_Task directions_
Edit the material from the line that has "SMITH & WESSON" through the line that has "2014 Lexus Rx 350 VIN:2T2BK1BA0EC241712 - 5" by replacing "SPORT" with "TARGET" and leaving everything else unchanged. Return only those lines, without the pictures.

_Given data_
##########

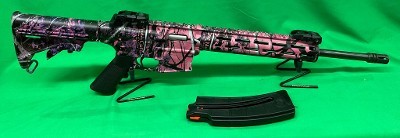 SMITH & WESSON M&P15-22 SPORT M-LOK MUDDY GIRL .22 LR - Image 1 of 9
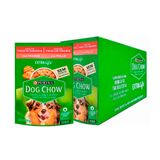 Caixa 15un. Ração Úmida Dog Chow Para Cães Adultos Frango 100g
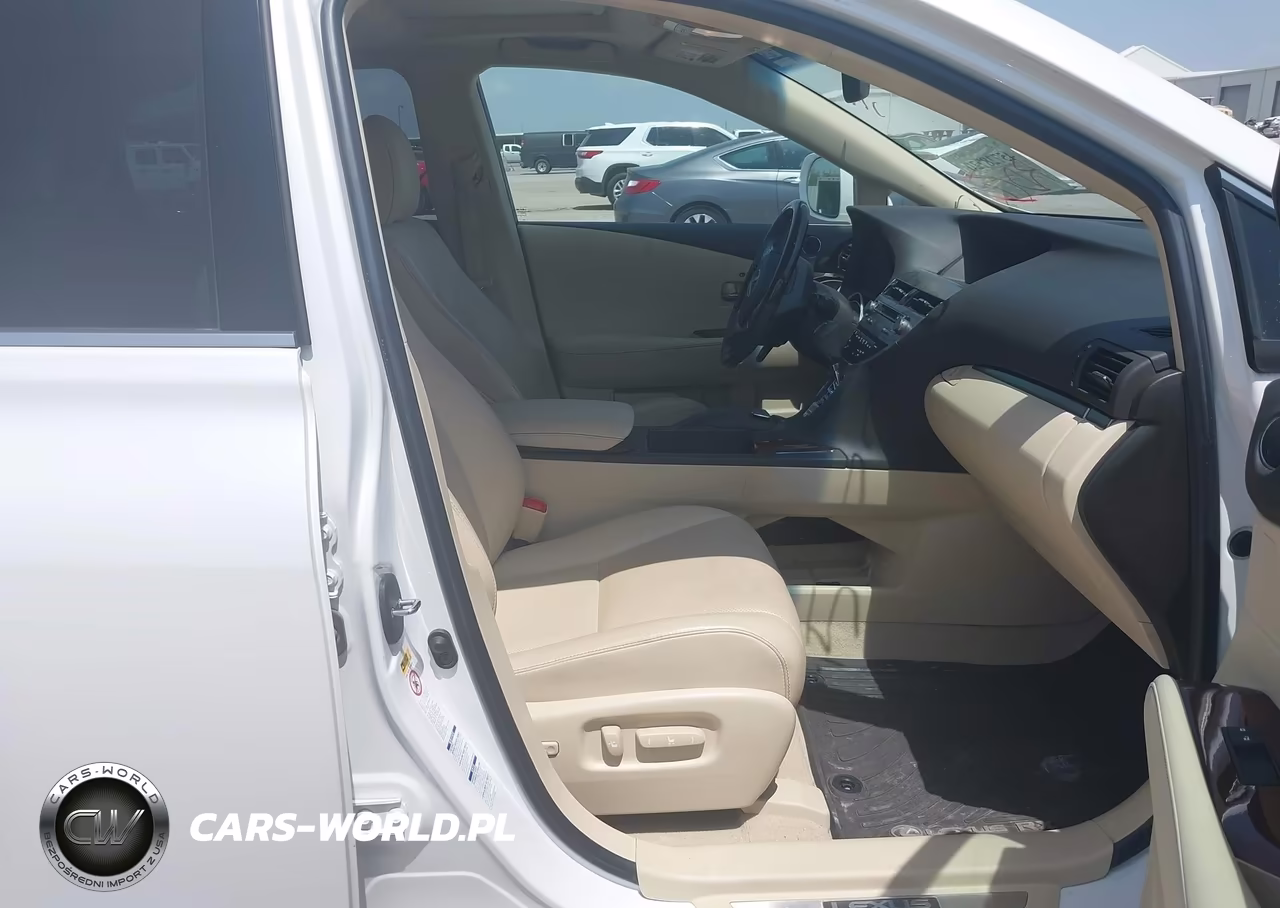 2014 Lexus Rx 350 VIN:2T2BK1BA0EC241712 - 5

##########

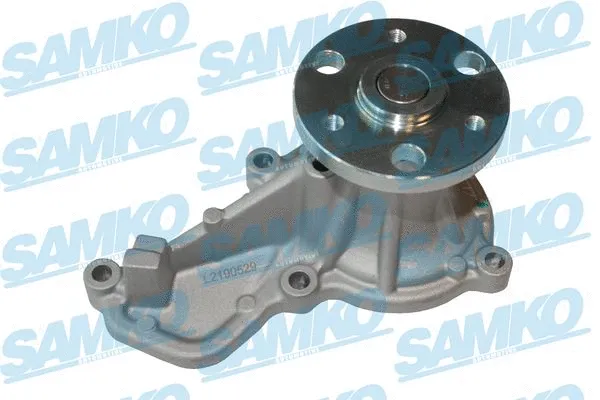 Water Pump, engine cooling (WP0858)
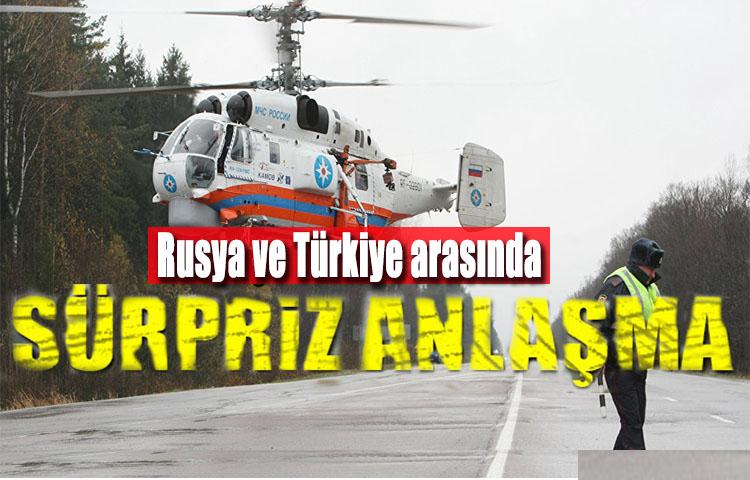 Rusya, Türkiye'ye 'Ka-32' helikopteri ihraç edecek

##########

_Expected answer_
 SMITH & WESSON M&P15-22 TARGET M-LOK MUDDY GIRL .22 LR - Image 1 of 9
 Caixa 15un. Ração Úmida Dog Chow Para Cães Adultos Frango 100g
 2014 Lexus Rx 350 VIN:2T2BK1BA0EC241712 - 5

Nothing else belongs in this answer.